What's your overall opinion on this? Would it be easier to just somehow communicate with events? Meaning if my Controller is actually aware of what views he's expecting events, then one could just fire an event dosomethingController and the associated Controller would get it, instead of all this Query problem.
I think if you use the Sencha Architect to produce the Views then Inherit from that View to create Your own View.
Now this View Can be responsible to hook up to any events and raise meaningful events.
This is just a thought...
//Designer Generated
Ext.define('MyApp.view.MainView', {
extend: 'Ext.grid.GridPanel',
alias: 'widget.mainview',
initComponent: function() {
}
});
//Your View Decorator
Ext.define('MyApp.view.MainView', {
extend: 'MyApp.view.MainViewEx',
alias: 'widget.mainviewex',
initComponent: function() {
this.mon(this, 'rowselect', function(){
this.fireEvent('userselected', arguments);
}, this);
}
});
I think there is a pretty bad problem here - its very difficult to shard isolated units within a page.
The approach I'm experimenting with (which makes it somewhat easier to write tests aswell) is to have a vanilla js context object for each page which contains the logic (and has the benefit of being very easy to break up and delegate to different objects).

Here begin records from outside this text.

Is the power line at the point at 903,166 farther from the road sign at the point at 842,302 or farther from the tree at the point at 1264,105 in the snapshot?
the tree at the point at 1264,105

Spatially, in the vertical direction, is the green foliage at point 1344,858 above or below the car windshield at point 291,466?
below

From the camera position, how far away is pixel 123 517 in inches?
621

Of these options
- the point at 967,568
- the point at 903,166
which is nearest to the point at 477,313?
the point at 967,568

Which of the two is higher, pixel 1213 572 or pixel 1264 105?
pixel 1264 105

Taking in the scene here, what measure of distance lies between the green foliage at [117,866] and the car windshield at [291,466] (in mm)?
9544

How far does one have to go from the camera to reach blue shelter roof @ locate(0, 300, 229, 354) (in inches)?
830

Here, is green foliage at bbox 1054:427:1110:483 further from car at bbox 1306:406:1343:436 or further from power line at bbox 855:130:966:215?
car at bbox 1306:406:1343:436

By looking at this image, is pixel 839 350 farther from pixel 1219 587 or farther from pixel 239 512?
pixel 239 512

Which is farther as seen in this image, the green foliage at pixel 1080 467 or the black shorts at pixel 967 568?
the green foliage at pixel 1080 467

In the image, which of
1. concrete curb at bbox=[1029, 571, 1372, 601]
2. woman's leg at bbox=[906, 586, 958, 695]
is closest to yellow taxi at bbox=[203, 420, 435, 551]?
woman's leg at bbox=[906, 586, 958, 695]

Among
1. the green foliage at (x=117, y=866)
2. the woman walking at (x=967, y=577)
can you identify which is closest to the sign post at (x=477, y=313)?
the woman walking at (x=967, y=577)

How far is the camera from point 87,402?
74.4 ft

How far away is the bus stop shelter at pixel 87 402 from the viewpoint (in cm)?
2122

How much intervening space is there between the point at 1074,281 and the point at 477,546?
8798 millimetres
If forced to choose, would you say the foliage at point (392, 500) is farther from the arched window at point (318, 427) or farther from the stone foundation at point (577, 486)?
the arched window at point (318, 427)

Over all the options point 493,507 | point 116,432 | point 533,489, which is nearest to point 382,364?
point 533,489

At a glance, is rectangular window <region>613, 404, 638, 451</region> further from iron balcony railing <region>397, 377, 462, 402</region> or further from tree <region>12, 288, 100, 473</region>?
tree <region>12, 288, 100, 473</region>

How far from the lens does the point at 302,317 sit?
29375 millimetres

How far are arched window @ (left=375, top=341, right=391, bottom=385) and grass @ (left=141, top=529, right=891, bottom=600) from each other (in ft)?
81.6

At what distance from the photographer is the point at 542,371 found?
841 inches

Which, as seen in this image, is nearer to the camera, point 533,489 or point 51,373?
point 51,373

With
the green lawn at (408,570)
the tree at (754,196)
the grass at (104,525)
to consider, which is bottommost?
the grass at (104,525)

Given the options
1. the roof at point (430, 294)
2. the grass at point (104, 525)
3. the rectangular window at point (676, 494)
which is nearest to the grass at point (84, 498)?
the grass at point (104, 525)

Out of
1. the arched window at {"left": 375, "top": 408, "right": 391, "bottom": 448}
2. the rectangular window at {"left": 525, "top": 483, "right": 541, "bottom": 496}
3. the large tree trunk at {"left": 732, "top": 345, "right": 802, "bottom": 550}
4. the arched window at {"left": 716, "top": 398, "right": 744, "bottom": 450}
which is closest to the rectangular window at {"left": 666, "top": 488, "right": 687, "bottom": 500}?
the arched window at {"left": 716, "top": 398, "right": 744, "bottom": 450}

The controllers then basically call methods on the context objects when they receive events and have methods on them for retrieving bits of the view or making changes to the view.
I'm from a wpf background and like to think of the controllers as code-behind files. The dialog between presenter/context and view is a lot chattier than wpf (since you dont have binding + data templating) but its not too bad.
Theres also a further problem I haven't had to solve yet - the use of singletons for controllers causes problems for reuse of UI elements on the same page. That seems like a serious design flaw. The common solution I've seen is (yet again) to pile everything into one file and in this case to ditch the controller altogether. Clearly that's not a good approach as soon as things start to get complicated.
It seems like getting all the state out of the controller should help though and you'd then have a second level of context objects - the top level one would basically just assign a unique id to each view and have a map of context=>view and provide dispatch to the individual context methods - it'd basically be a facade. Then the state for each view would be dealt with in the objects dispatched to. A good example of why statics are evil!